Aisha Qaddafi taunts Clinton and Obama

Aisha Qaddafi, daughter of Libyan leader Muammar Qaddafi, encourages Libyan people gathered at the Bab Al Azizia compound in Tripoli, Libya, April 15, 2011. AP Photo/Pier Paolo Cito

Aisha Qaddafi addresses supporters in Tripoli
Aisha Qaddafi, daughter of Libyan leader Muammar Qaddafi, encourages Libyan people gathered at the Bab Al Azizia compound in Tripoli, Libya, April 15, 2011.
AP Photo/Pier Paolo Cito

Aisha el-Qaddafi, the 36-year-old lawyer daughter of embattled Libyan leader Muammar Qaddafi told the New York Times in an exclusive interview that she likes telling her three children bedtime stories about life after death, especially during the war.

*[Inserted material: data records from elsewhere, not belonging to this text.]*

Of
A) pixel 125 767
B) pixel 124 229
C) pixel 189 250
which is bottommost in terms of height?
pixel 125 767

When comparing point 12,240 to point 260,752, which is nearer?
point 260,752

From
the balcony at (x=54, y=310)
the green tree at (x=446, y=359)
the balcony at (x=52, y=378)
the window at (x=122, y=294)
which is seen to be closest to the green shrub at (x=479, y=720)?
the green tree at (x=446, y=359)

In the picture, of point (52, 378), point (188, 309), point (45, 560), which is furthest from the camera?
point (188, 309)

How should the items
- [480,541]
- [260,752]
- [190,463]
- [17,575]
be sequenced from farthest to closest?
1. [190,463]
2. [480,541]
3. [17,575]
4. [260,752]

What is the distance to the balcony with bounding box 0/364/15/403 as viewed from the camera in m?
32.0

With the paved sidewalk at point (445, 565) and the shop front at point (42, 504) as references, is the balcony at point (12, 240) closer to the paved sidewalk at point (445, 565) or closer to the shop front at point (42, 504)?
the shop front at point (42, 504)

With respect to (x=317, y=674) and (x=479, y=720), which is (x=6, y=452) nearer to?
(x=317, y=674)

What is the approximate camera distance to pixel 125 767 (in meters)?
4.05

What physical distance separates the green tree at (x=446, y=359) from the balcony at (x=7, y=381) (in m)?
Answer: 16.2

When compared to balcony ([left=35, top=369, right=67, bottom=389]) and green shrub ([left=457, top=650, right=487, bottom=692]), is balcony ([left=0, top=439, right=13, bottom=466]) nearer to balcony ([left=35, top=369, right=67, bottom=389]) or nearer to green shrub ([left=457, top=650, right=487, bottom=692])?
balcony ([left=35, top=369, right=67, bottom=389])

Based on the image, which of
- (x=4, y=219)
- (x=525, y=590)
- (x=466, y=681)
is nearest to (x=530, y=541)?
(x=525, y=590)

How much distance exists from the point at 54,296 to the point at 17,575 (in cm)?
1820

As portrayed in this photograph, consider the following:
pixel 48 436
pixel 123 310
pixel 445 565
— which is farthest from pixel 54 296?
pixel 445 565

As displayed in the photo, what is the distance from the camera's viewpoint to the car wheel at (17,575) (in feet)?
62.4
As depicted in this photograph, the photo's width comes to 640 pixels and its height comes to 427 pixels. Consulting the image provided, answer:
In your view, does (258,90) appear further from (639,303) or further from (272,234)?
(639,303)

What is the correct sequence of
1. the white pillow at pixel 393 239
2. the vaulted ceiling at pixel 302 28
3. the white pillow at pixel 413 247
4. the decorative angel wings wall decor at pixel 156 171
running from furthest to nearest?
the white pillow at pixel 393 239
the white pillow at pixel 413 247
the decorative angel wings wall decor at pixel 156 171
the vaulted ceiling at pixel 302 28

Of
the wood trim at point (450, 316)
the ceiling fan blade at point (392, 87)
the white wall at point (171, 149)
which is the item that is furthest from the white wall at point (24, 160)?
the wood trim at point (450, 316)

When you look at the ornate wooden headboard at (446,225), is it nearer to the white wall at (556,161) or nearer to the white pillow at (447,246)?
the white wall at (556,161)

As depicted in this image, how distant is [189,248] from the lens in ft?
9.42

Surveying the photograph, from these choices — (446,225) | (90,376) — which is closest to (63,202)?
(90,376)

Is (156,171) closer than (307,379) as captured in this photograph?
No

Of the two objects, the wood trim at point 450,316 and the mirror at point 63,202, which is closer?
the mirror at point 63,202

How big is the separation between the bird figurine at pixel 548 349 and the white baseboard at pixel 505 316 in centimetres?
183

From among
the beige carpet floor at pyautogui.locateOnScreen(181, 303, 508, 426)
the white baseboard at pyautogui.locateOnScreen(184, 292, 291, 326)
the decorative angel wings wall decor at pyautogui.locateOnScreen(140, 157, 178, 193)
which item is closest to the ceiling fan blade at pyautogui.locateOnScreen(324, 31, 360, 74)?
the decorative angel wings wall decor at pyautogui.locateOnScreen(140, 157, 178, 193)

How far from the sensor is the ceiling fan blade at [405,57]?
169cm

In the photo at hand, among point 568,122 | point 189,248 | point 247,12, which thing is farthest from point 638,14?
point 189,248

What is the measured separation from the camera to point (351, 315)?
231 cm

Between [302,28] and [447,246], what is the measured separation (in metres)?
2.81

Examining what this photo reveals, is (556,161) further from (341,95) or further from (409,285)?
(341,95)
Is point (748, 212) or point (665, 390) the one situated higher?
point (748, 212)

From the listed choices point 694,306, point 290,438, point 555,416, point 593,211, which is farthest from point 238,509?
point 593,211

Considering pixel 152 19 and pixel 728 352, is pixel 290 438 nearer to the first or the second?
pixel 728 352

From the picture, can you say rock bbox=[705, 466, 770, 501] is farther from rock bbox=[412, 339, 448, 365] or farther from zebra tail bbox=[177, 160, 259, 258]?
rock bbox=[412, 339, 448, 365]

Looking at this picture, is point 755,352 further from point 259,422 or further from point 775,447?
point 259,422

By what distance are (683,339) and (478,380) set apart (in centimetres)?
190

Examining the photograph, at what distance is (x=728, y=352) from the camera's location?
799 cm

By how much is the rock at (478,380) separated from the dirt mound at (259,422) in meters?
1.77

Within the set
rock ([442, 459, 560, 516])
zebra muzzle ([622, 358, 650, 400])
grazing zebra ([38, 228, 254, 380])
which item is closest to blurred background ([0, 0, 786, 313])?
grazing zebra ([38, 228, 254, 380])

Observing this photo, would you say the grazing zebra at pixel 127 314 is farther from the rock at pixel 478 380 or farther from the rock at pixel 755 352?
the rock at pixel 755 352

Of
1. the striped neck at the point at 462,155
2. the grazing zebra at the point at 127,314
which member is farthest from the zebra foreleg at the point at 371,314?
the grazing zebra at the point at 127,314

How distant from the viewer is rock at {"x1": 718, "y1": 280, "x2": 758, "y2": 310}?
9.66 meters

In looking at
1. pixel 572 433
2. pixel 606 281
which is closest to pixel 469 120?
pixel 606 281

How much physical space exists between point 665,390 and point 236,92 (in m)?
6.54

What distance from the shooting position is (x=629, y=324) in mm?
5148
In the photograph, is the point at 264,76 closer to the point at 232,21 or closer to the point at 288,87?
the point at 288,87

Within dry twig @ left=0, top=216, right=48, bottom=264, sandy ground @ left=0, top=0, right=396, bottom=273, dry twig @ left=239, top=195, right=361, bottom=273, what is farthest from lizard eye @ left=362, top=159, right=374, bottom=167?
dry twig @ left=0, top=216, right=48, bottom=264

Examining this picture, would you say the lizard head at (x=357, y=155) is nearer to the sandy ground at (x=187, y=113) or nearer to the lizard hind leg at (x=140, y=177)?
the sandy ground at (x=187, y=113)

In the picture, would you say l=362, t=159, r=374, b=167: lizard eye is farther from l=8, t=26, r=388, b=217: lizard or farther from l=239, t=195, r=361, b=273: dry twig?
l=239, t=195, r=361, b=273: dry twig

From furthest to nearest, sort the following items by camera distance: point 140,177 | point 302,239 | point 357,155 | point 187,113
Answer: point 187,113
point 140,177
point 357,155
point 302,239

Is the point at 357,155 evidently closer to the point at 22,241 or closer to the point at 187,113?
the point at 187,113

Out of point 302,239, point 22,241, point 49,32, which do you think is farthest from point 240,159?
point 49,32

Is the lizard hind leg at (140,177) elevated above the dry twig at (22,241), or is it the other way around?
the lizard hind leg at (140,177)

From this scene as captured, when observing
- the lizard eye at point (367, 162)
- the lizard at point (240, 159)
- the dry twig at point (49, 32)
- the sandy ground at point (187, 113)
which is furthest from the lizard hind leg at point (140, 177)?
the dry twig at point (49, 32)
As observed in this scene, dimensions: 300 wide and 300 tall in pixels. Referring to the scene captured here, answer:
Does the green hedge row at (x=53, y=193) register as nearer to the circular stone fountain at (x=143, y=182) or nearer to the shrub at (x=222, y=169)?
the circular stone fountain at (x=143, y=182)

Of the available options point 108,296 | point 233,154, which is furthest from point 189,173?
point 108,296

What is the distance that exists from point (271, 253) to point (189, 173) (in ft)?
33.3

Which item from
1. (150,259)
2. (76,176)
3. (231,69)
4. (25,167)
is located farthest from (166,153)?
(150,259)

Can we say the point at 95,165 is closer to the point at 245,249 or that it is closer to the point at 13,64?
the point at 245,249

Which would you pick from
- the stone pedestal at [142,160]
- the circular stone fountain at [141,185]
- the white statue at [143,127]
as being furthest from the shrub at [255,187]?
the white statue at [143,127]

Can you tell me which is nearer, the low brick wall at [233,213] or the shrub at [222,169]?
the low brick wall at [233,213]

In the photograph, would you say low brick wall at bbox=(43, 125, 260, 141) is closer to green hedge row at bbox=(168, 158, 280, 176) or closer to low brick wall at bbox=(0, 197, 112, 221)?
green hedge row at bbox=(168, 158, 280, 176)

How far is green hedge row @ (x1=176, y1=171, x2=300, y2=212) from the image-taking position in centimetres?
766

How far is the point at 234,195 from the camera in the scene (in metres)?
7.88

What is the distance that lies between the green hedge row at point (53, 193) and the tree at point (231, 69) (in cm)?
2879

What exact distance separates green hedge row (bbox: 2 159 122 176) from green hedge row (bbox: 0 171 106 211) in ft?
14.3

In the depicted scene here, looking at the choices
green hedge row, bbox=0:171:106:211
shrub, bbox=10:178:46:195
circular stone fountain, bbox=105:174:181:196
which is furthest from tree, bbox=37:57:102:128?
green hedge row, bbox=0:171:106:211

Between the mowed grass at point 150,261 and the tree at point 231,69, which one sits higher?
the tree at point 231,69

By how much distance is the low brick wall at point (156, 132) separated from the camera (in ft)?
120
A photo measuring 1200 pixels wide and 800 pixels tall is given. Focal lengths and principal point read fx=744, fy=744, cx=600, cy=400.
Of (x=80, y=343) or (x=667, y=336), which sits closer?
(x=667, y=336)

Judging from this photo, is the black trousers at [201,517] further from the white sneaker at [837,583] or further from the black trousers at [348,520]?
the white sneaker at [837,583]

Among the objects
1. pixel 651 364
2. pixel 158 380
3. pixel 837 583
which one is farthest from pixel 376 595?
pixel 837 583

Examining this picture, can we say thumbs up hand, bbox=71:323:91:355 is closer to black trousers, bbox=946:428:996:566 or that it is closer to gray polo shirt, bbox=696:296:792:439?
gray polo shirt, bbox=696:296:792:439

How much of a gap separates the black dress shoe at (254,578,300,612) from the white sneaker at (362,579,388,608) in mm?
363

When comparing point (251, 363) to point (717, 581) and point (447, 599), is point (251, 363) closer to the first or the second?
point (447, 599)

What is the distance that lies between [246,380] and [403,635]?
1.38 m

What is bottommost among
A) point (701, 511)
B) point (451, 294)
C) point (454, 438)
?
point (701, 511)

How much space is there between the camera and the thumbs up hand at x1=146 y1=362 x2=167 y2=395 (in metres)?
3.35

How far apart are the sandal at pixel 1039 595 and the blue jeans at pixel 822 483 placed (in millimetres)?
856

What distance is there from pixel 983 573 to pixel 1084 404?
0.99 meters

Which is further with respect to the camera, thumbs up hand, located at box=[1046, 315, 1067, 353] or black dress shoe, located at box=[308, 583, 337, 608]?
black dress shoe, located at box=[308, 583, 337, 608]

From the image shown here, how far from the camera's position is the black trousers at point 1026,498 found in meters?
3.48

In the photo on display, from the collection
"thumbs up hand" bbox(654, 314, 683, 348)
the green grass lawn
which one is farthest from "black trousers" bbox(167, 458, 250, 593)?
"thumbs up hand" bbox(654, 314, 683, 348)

"To make them ready," she said during the interview, "because in a time of war you never know when a rocket or a bomb might hit you, and that will be the end."

Qaddafi, who once served on Saddam Hussein's defense team, compared NATO's efforts in Libya to the U.S. invasion of Iraq, predicting a situation even worse for Libya's future.

Complete coverage: Anger in the Arab world

"The opposition in Iraq told the West that when you come to Iraq they will greet you with roses," Qaddafi told the New York Times. "Almost 10 years later they are receiving the Americans with bullets, and, believe me, the situation in Libya will be much worse."

The only daughter of Muammar Qaddafi insulted both Secretary of State Hillary Clinton and President Barack Obama, telling the New York Times that Obama "achieved nothing so far" and asking Clinton, "Why didn't you leave the White House when you found out about the cheating of your husband?"

According to the New York Times, Qaddafi repeatedly asked for talks, saying, "The world should come together at a round table...under the auspices of international organizations," while dismissing negotiations with the opposition, calling them "terrorists".

Qaddafi also laughed at the irony of the United Nations referring her to the International Criminal Court recently, when it once "begged" her to be a UN goodwill ambassador.

When asked about her father's mindset, Qaddafi told the New York Times, "He is as strong as the world knows him." She was sure that the people of Libya supported him. "He is quite sure that the Libyan people are loyal to him," said Qaddafi.